7 ноября начались гастроли Люси в Лондоне, в Театре Полумесяца на улице Майл-Энд. Она выходила из школы в четыре часа дня и за полчаса должна была добраться до автобусной остановки. Пьеса требовала огромных запасов энергии от молодого актерского состава, менявшегося ролями в каждой сцене, иногда появляясь поодиночке, иногда одновременно. Она приезжала домой после полуночи, а следующим утром, в девять часов, уже должна была снова появиться в школе на целый день. Ей пришлось нелегко, но общий уровень стресса снизился благодаря решению Стивена поехать со свитой в Калифорнию на целый месяц на следующий день после первого представления.
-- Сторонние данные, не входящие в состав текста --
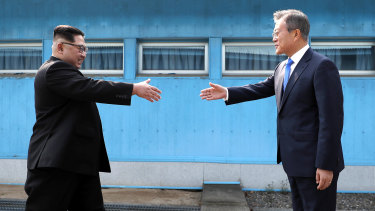 North Korean leader Kim Jong-un prepares to shake hands with South Korean President Moon Jae-in.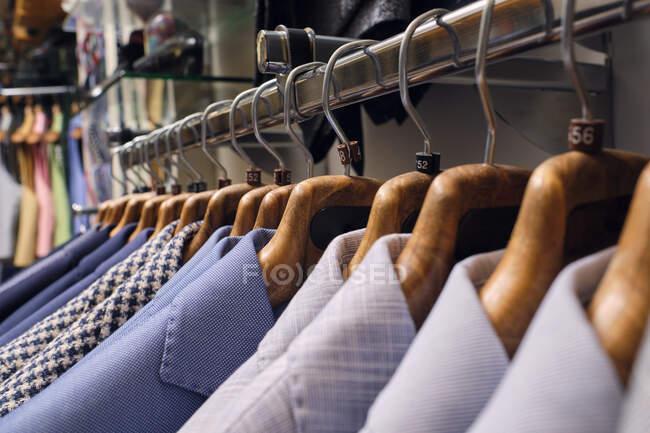 Fila de camisas em rack em alfaiates boutique — Fotografia de Stock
После его отъезда атмосфера в доме заметно улучшилась, и мы с облегчением выдохнули, погрузившись в сравнительное спокойствие и уединение.
Я получала удовлетворение от того, что снова работаю в паре со Стивеном как его интеллектуальный партнер.
В следующие выходные я, с непривычной вальяжностью развалившись в кресле в гостиной, лениво листала воскресную газету, когда на глаза мне попалась заметка о выставленном на продажу доме во Франции. Под ней была скромная реклама английского агентства, предлагающего поиски подходящего дома во французской сельской местности. Я позвонила по указанному номеру, и через некоторое время на почту стали приходить фотографии из Северной Франции. Снимки выглядели так, точно их сделали в густом тумане или снежной буре, и используемые термины иногда я не понимала без словаря, но цены были очень низкими. Ни один из домов не стоил больше половины стоимости викторианского дома с террасой и двумя спальнями на юге Англии, и хотя сложно было судить об их состоянии, коттеджи, судя по всему, располагались в привлекательном окружении. Очевидно, требовалось более подробное расследование. Именно так субботним ноябрьским утром мы с Тимом и Джонатаном очутились на пароме, следующем во Францию.